Stockbridge – In an unexpected spirit of pragmatic generosity residents at a 4-hour, jam-packed Annual Town Meeting here Monday night (May 15) overwhelmingly approved – by a 155-91 margin – an amendment to the Berkshire Hills Regional School District agreement that would increase their tax rate should the district undertake capital projects, such as renovating and upgrading the aging Monument Mountain Regional High School.
And they did so with the full awareness that they were taking on a greater tax burden in order to more equally share the costs of improving school facilities, in spite of the fact that the town Finance Committee had voted 6-0 against the amended agreement.
“We need to do it,” declared former selectman Chuck Gillette. “There are garbage cans in the high school hallways to collect the water leaking from the roof.
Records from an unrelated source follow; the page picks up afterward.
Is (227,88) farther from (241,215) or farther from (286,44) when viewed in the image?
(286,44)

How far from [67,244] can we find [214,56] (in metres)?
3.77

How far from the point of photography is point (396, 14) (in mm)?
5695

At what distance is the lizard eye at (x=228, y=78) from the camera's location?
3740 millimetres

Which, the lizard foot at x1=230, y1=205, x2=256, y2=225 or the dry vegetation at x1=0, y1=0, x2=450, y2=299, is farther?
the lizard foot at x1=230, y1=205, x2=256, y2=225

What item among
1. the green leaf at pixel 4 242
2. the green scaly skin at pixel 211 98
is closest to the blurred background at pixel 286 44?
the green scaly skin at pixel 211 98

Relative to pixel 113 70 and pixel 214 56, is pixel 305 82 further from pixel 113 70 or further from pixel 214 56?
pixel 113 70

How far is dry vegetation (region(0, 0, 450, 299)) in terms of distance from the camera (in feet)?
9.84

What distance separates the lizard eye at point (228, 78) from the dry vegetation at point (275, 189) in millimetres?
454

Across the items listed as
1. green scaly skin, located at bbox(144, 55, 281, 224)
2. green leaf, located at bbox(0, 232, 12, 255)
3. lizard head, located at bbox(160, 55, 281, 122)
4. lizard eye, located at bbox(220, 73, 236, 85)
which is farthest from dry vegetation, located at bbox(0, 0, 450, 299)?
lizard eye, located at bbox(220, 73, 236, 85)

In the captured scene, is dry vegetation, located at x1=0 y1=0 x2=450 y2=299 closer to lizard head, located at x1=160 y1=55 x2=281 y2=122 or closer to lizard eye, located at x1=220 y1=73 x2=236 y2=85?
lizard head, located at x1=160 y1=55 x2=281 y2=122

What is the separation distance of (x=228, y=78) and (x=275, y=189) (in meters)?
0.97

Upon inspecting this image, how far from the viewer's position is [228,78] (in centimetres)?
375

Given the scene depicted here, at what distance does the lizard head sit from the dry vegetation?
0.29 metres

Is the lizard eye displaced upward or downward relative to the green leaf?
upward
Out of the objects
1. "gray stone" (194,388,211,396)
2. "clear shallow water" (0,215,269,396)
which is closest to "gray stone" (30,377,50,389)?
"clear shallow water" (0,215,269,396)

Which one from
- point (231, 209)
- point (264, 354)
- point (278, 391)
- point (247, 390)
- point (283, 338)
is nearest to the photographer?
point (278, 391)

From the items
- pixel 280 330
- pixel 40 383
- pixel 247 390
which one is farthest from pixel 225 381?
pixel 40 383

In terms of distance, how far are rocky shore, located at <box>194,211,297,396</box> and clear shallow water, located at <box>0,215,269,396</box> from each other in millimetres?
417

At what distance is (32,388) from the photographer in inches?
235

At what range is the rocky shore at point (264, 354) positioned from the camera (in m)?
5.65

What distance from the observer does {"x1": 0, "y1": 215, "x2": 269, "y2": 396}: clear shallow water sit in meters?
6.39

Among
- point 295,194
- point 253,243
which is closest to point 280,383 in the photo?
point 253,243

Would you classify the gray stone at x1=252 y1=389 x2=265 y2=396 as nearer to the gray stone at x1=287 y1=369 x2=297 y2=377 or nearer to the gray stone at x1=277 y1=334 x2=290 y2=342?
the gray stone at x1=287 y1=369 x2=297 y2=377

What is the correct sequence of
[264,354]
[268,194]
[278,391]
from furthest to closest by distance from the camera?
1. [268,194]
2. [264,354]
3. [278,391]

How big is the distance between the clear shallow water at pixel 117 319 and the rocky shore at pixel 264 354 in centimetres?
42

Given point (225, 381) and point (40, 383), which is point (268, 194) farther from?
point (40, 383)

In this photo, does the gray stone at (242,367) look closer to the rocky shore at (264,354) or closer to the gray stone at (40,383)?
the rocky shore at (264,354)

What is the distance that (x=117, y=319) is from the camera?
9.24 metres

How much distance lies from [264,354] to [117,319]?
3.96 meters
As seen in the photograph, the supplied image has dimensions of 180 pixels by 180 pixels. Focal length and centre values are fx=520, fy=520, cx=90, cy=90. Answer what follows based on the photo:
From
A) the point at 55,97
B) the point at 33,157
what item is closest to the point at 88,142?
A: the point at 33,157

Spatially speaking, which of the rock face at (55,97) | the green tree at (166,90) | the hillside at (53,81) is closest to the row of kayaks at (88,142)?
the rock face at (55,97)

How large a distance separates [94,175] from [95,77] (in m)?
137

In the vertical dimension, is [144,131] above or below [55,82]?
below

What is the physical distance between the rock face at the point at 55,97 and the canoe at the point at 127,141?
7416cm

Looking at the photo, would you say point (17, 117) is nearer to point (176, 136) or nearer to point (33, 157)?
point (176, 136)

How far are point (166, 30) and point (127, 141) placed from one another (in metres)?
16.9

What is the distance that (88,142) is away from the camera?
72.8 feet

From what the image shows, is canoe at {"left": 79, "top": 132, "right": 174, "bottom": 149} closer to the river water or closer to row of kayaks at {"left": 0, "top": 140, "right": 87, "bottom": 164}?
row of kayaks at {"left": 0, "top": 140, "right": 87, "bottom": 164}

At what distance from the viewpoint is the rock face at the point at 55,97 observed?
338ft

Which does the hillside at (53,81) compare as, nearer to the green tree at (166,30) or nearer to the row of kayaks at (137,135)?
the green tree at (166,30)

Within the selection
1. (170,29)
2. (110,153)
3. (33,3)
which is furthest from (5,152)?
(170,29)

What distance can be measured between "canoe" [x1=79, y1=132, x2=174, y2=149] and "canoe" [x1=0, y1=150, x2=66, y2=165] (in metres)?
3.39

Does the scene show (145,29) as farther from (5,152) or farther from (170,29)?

We’re going to pay a little bit more to get a whole lot more. It’s our responsibility. Every generation puts a school in place for the next generation.”
At their town meetings earlier this month the other district member towns, Great Barrington and West Stockbridge, had also adopted the amendment that replaces the current enrollment formula with the town’s property values as the basis for determining each town’s contribution to the regional school district budget. Under this method, according to current assessed townwide property evaluation, Stockbridge would be responsible for 32 percent of any capital expenditures – up from 15 percent under the per student formula, while Great Barrington’s percent would drop from 70 percent to 53 percent. West Stockbridge would be responsible for 15 percent.
The revised agreement was the product of a year’s deliberations – sometimes acrimonious — by the Regional Agreement Amendment Committee (RAAC) made up of town and school committee representatives, and was acknowledged as an attempt to convince Great Barrington, whose voters had twice rejected a $24 million proposal to rebuild and upgrade the high school in large part because of the inequities between how the costs would be distributed among the three towns.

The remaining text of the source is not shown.